The Economist asked this week whether the stock market can even swallow a company like Anthropic. It's a fair question. Once quarterly earnings pressure and fiduciary duty to shareholders are in the picture, the space for slow, expensive safety research gets a lot smaller. Or maybe not. We're about to find out.

In today's recap:

  • Anthropic submits confidential IPO filing to the SEC

  • Ex-DeepMind team raises $50M to build discovery AI

  • NYC startup trades free cleaning for robot training data

  • Build search-powered agents with Perplexity Search as Code

  • 4 new AI tools, prompts, and more

ANTHROPIC

Anthropic files for IPO with the SEC

Recaply: Anthropic just submitted a confidential draft S-1 registration statement to the U.S. Securities and Exchange Commission, giving the company the option to pursue an initial public offering after the SEC completes its review, with no share count or price set yet.

Key details:

  • The confidential S-1 filing lets Anthropic test regulatory and market waters without committing to a public offering; the company can choose to proceed or withdraw once the SEC review is complete, and no announcement constitutes an offer to sell securities under Rule 135 of the Securities Act.

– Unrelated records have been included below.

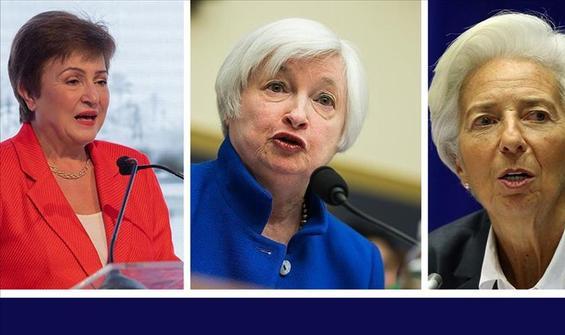 En güçlü ekonomik kurumlara kadınlar liderlik ediyor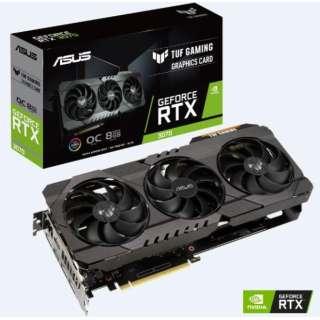 グラフィックボード TUF-RTX3070-O8G-GAMING [8GB /GeForce RTXシリーズ]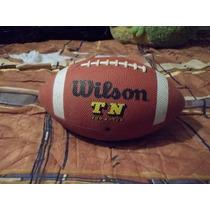 Balón De Fútbol Américano Wilson (excelente)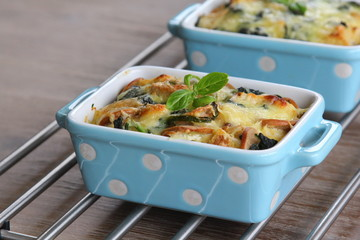Cheese and spinach bake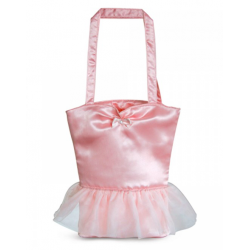 LITTLE GIRLS TUTU BAG...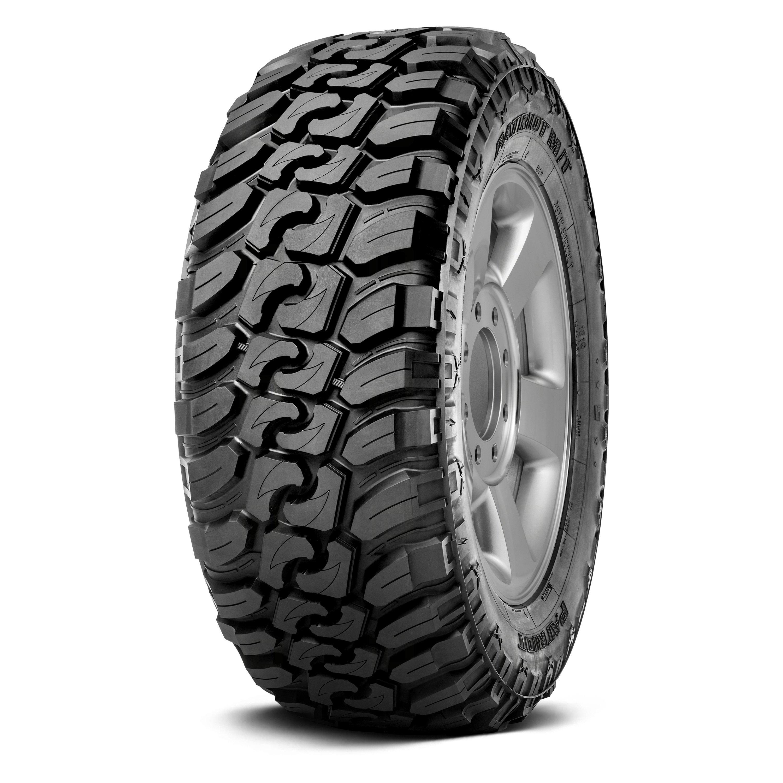 Patriot Tires Reviews >> Patriot Mt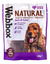 Weebox Tasty Skin & Coat Healthy Dog Treats 120G | Perromart Online Pet Store Singapore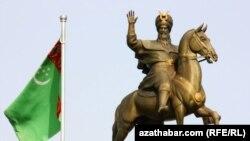 Туркменистан обладает четко выраженным нейтральным статусом, даже комментировать для своего населения какие-то важные внешнеполитические события, власти в Ашхабаде не считают нужным
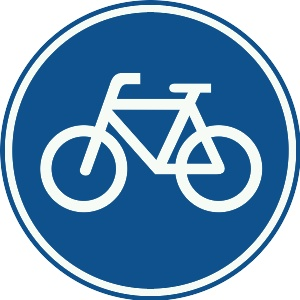 This is what a cycle path sign in Holland looks like.The country is well-equipped with cycle-paths and other segregated cycle facilities. These networks of cycle paths exist in all towns as well as in rural areas: for bicycle tourism, the Dutch National Cycle Network reaches all corners of the nation.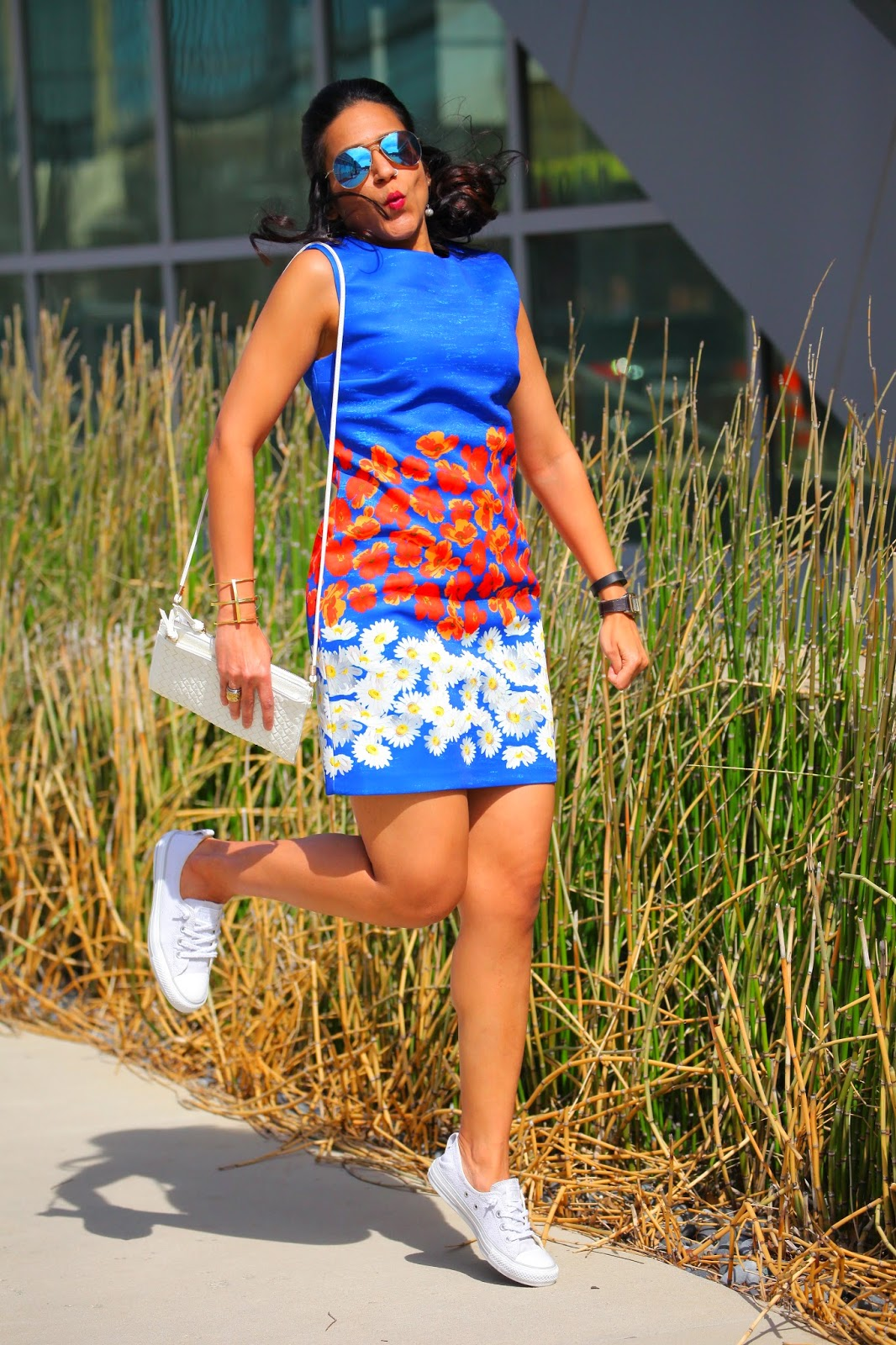 Dress - South Moon Under, Shoes - Converse, Bag - Rebecca Minkoff, Sunglasses - RayBan, Tanvii.com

  • Anthropic's most recent Series H funding round raised $65B at a $965B post-money valuation, making it one of the most valuable pre-IPO AI companies ever to reach the SEC filing stage.

  • The Economist published a companion piece asking whether the stock market can absorb Anthropic, SpaceX, and OpenAI simultaneously, gathering 299 points and 518 comments on Hacker News on the same day as the filing news.

  • The proposed IPO's timing and final terms depend on SEC review completion and market conditions, with the company stating no specific timeline.

Why it matters: There's been a consistent argument that Anthropic's safety mission and the commercial pressures of being a public company are incompatible. Anthropic doesn't agree, and $965B in implied valuation suggests investors don't either. What's interesting is that the company has structured itself as a Public Benefit Corporation from the beginning, which legally requires it to balance shareholder returns against its stated mission. Whether that structure holds up under earnings calls is the experiment we're all about to watch.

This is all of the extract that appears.